What moves your writing?


After five months of waiting, we’ve finally taken delivery of our worldly belongings. My husband and I have gone from living in a construction site to coping with the chaos of organizing the contents of over a hundred boxes that were unloaded into every available space in our house. The challenges go on.

Over 200 messages have stacked up in my inbox. A three-foot high pile of paperwork needs filing now there is a place for it. In every nook and cranny of our house, boxes loom like muggers waiting to catch us unaware. I carry a cleaning cloth in one pocket and a knife the other. Things stored for months in a warehouse arrive dusty with the packing tape is baked.

While demolition and construction phases often involved unexpected twists in the road, I naively thought unpacking might be less problematic. Ha! There are still surprises in store. Even though we’d worn a path from our old house to the SPCA thrift store before we shipped things to storage, we still have too much of everything. As we unpack, there are many moments of why did we keep this? Soon our car will be able to find its way to the WIN donations centre unassisted.

My desk is in place now which inspires me to work again. It’s so much more comfortable than sitting at a folding camping table. The house is quiet; no more builders, electricians, and plumbers bustling around—as wonderful as they all were. Once again I can control the volume of my life.

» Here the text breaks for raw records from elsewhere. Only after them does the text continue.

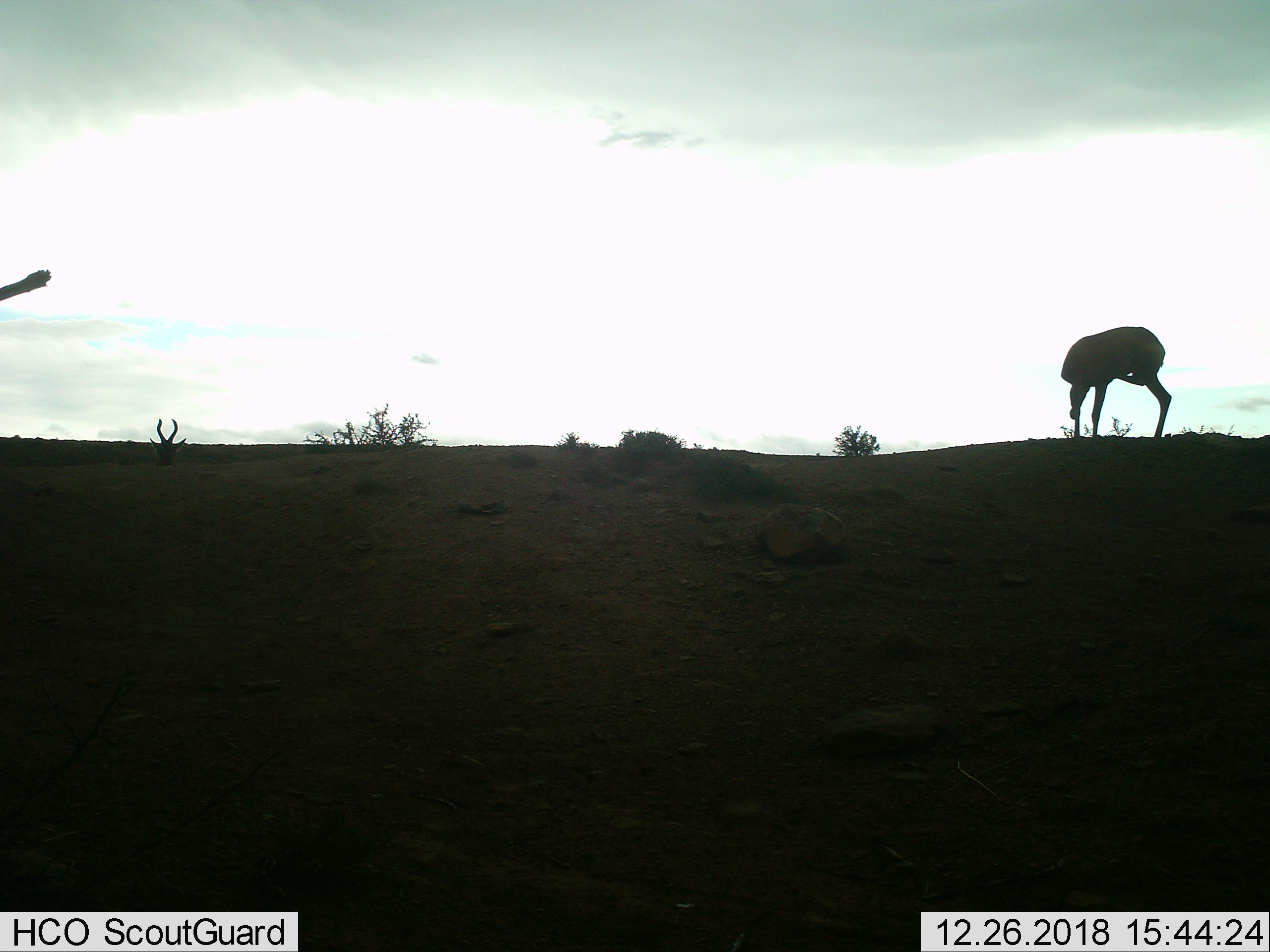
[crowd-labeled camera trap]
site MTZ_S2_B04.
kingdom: Animalia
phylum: Chordata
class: Mammalia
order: Artiodactyla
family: Bovidae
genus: Alcelaphus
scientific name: Alcelaphus buselaphus caama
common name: red hartebeest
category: hartebeestred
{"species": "hartebeestred (red hartebeest) (Alcelaphus buselaphus caama)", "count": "2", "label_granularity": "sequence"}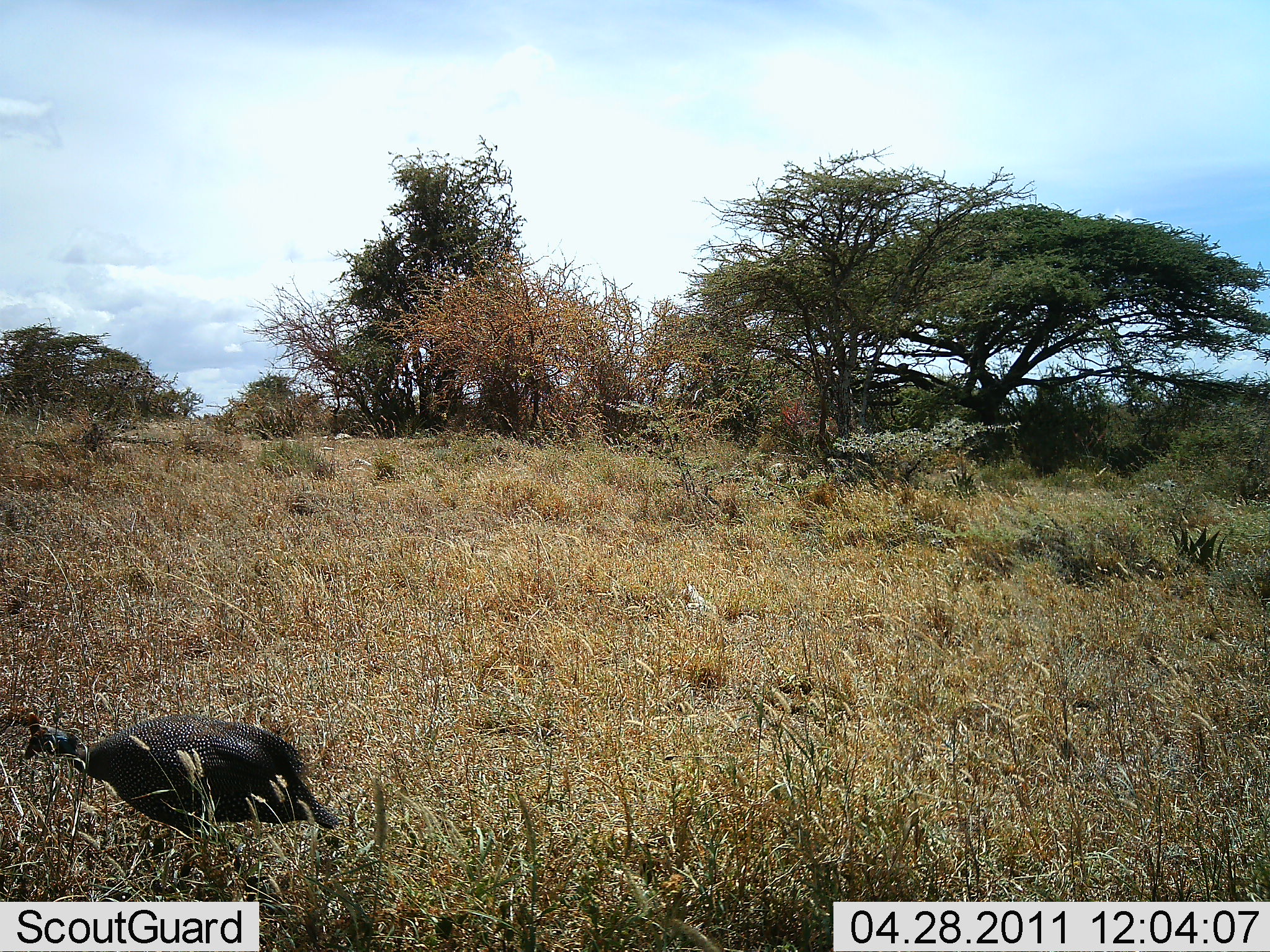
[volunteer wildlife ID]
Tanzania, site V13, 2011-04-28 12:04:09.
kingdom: Animalia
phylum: Chordata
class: Aves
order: Galliformes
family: Numididae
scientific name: Numididae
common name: guinea fowl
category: guineafowl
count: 1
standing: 21%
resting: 0%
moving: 71%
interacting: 0%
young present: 0%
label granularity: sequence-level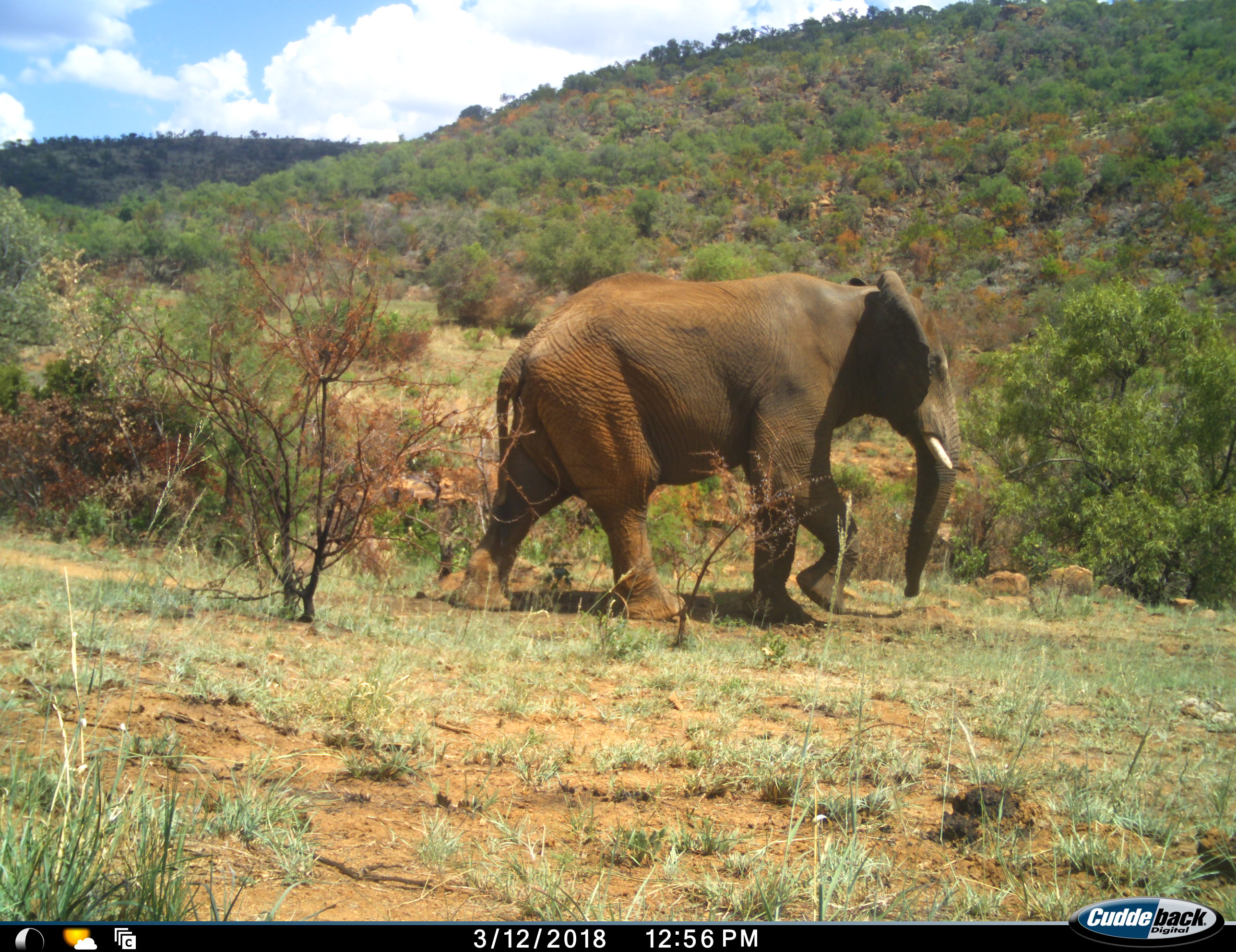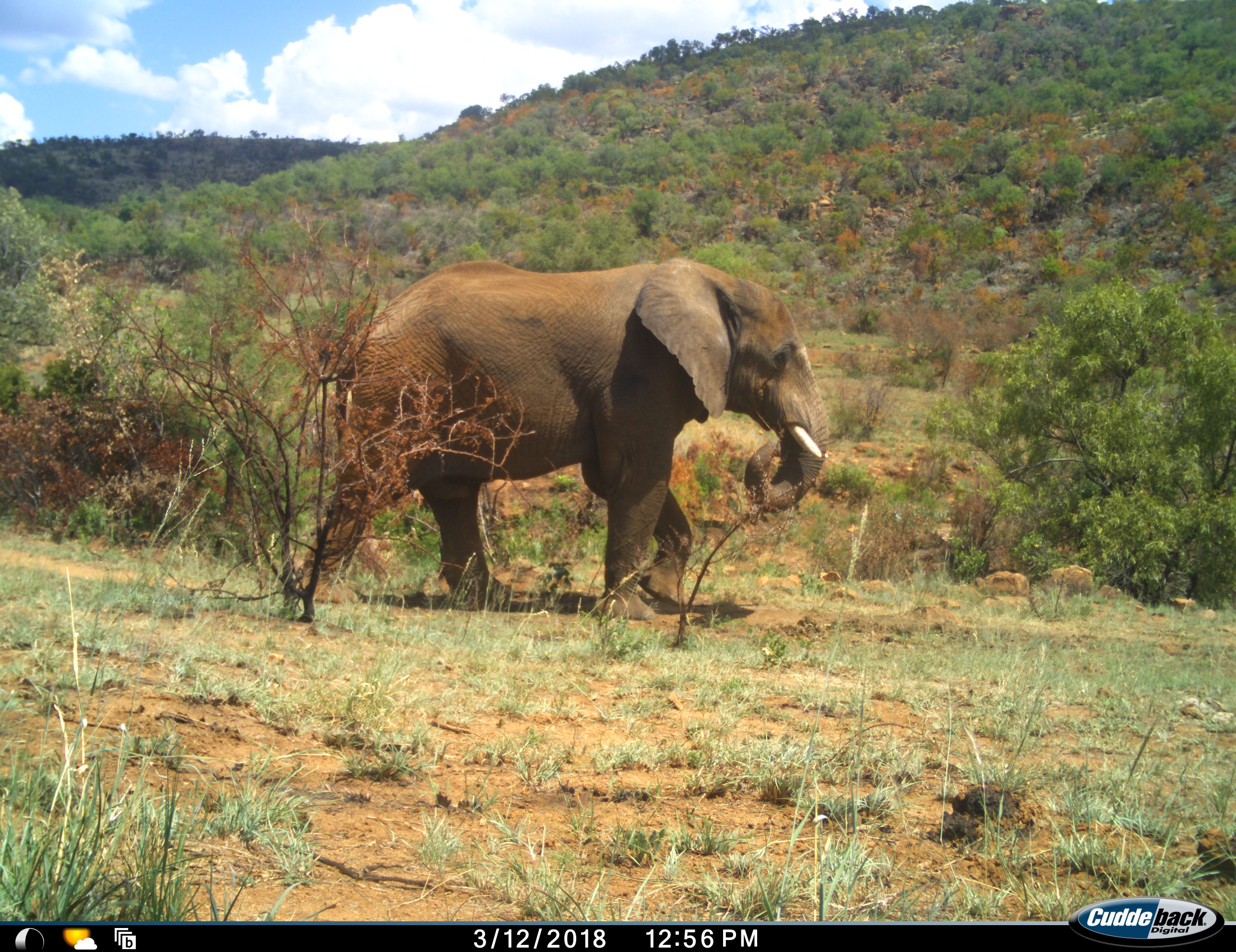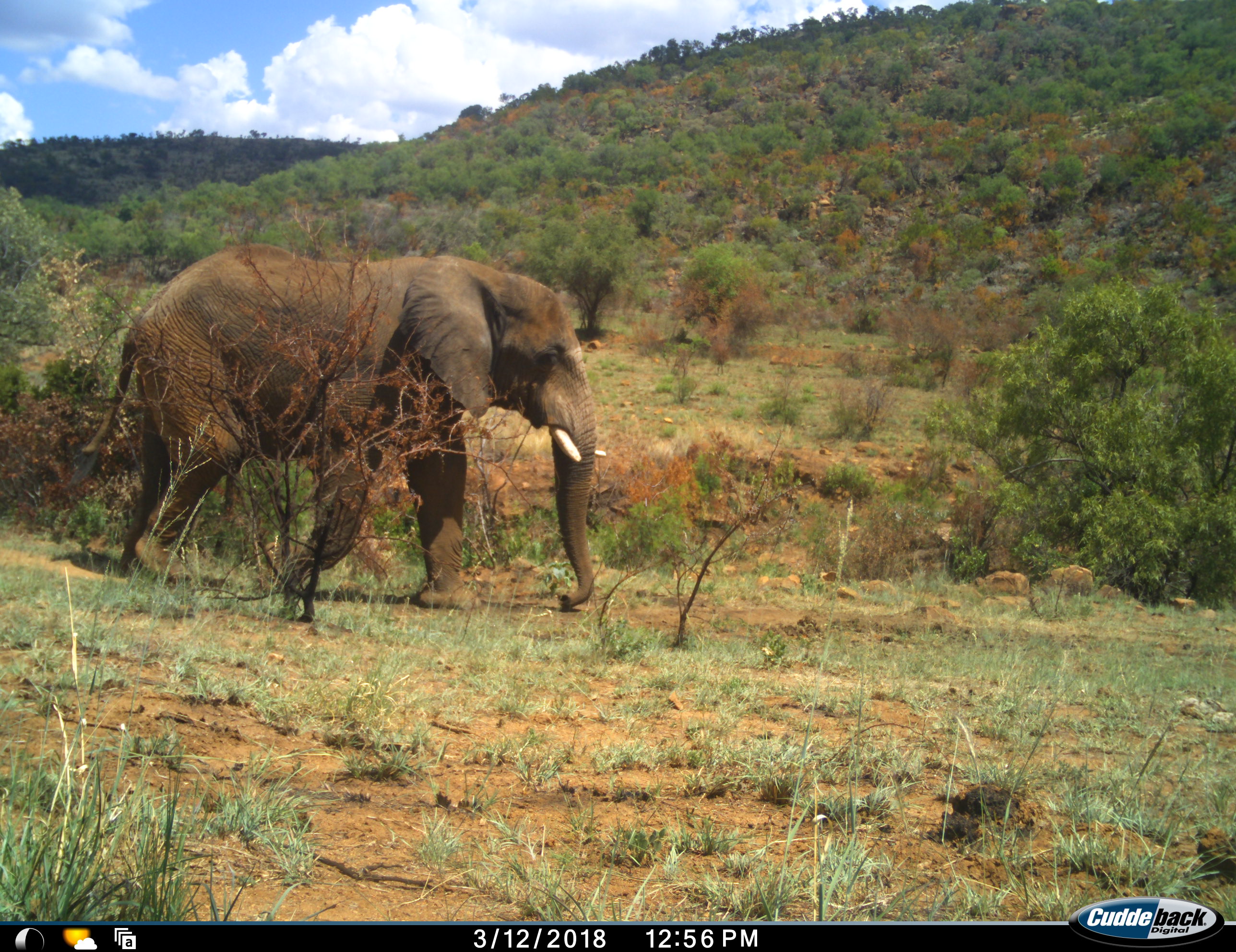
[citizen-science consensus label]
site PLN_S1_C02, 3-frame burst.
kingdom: Animalia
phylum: Chordata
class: Mammalia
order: Proboscidea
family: Elephantidae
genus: Loxodonta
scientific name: Loxodonta africana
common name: african bush elephant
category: elephant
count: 1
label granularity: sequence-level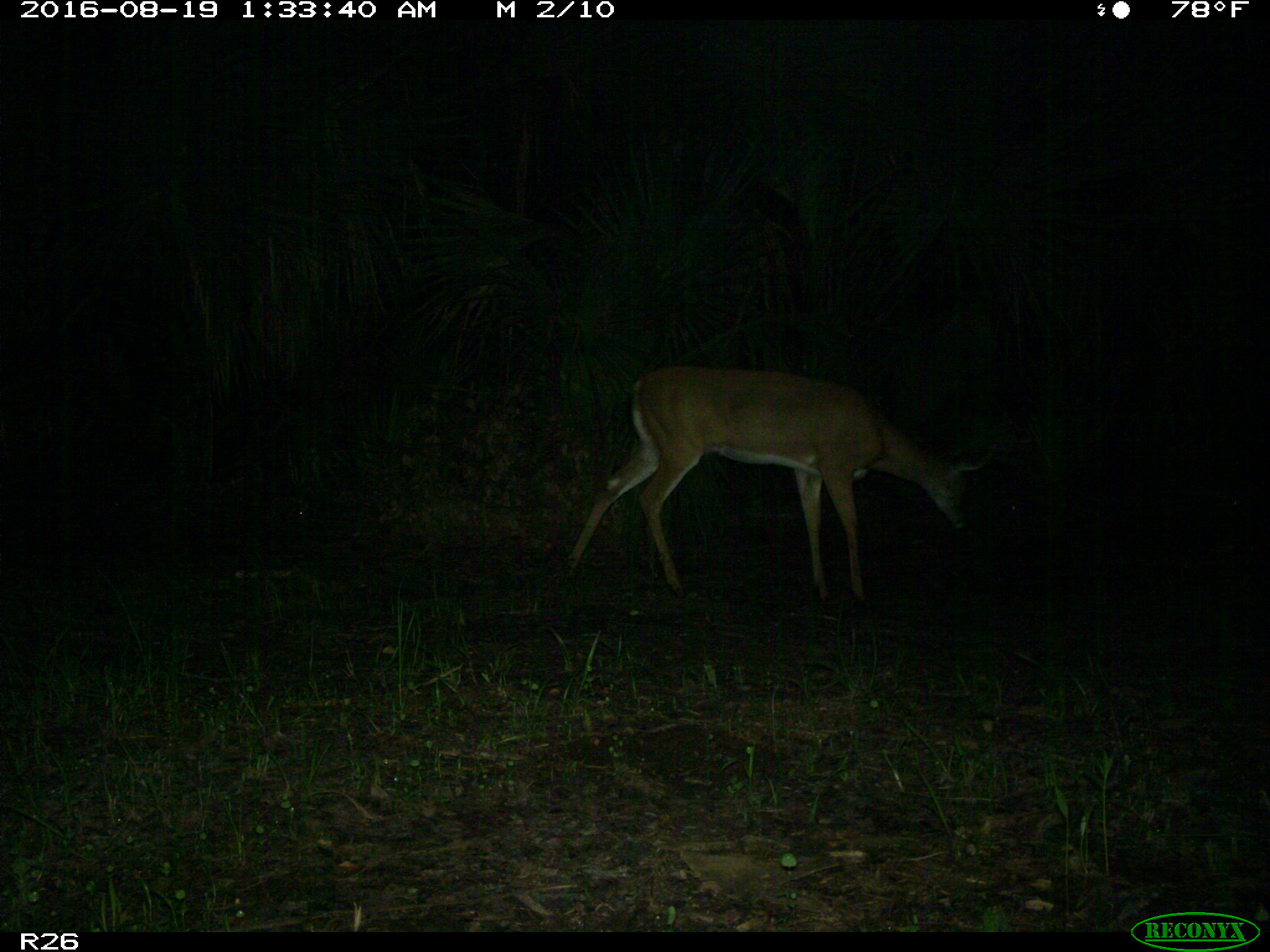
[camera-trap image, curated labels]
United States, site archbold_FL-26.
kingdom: Animalia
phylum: Chordata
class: Mammalia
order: Artiodactyla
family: Cervidae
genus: Odocoileus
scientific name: Odocoileus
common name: deer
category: unidentified deer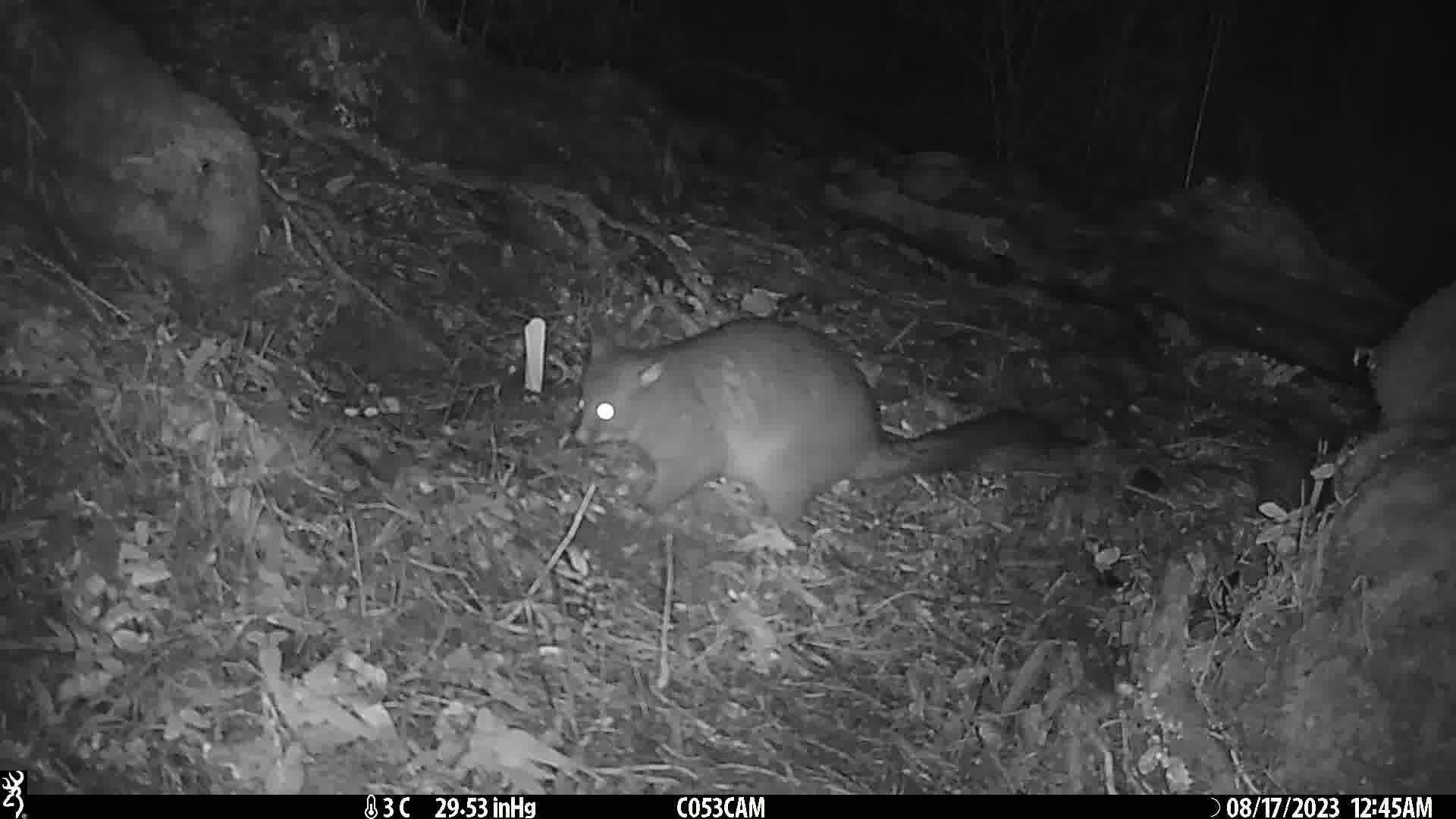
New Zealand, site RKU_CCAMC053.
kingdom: Animalia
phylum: Chordata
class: Mammalia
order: Diprotodontia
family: Phalangeridae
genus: Trichosurus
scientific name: Trichosurus vulpecula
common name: common brushtail possum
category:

For two weeks, I’ve barely touched my novel. To keep fit during the last weeks of mayhem, I’ve written weekly flash fiction. I’ve jammed my iPhone with notes for my work-in-progress. But before all my writing life settles again, I must first make one more trip to the donations centre. In life, as in writing, there is always more culling to do. Have you downsized recently, either your life or your work? What were the most difficult and most rewarding parts of that process? 

Do you write by design?

When interviewed by the Sydney Morning Herald, George RR Martin said [There are] two kinds of writers. There are architects and gardeners. The architects do blueprints before they drive the first nail, they design the entire house, where the pipes are running, and how many rooms there are going to be, how high the roof will be. But the gardeners just dig a hole and plant the seed and see what comes up.  

After living through renovations for the past four months, I find this reasoning, well, flawed. We spent months in the planning stages. We looked at many 3D models of our kitchen design. I’ve spent more time in plumbing shops than I have in the library in the past year. Ditto flooring, lighting, and tiling.

We measured. Our builder measured. Suppliers measured. The electricians consulted on all aspects of light and power supplies. We handed our ideas back to our designer. She revised and we forged ahead.

Now, as we move into the home stretch on this extended process, I hope the words, “Excuse me, do you have a minute” will occur less often in my life. Because no matter how much thought was put into every step, how many blueprints were drawn of each room and hallway, there were many decisions that really couldn’t be made until the project was underway. Building is an organic process.

Likewise the architect-vs-gardener thinking implies that a gorgeous garden is an accident of randomly-placed seeds. Also not my experience. The most beautiful gardens are the result of years of experience, lots of planning, continuous hard work, and an element of luck.

I suspect the best approach to writing is a hybrid, an architect-gardener mix. All disciplines have to be creative to solve problems and capitalize on unexpected developments. As Stephen Hawking put it, “Intelligence is the ability to adapt to change.” Planners revise their course when new events arise. Gardeners have to plan so the seeds and bulbs are sown at the optimal moment.

This is the old plotter vs pantser question, isn’t it? Do you fall firmly on one side of that dichotomy? Do you outline your work with slide-rule precision? Or do you write by following whatever evolves as you type?